To be clear, what Halliday & Hasan regard as the textual dimension of the cultural context, mode, Martin & Rose regard as the textual dimension of their register, despite the fact that the categories of rhetorical mode correspond to their genre. That is, the authors' model is not only inconsistent with SFL Theory, it is inconsistent in its own terms.

[2] To be clear, the unacknowledged source here is Hasan's distinction between constitutive and ancillary LANGUAGE RÔLE. Halliday & Hasan (1989 [1985]: 58):
The third variable, mode, can also be described under at least three different sub-headings. First, there is the question of the LANGUAGE RÔLE — whether it is constitutive or ancillary. These categories should not be seen as sharply distinct but rather as two end-points of a continuum.

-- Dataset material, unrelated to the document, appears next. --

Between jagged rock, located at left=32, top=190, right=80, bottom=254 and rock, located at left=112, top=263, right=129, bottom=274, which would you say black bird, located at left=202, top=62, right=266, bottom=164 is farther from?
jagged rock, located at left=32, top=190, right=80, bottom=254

[3] This is a serious misunderstanding of SFL Theory. Social action and language do not construct their own fields. Halliday, in Halliday & Hasan (1989 [1985]: 58):
The FIELD OF DISCOURSE refers to what is happening, to the nature of the social action  that is taking place: what is it that the participants are engaged in, in which language figures as some essential component?
[4] To be clear, 'the cline of monologue through dialogue' is the continuum from one person speaking (or writing) the text to at least two people speaking (or writing) the text. A midpoint on this cline would be one and a half people speaking (or writing) the text.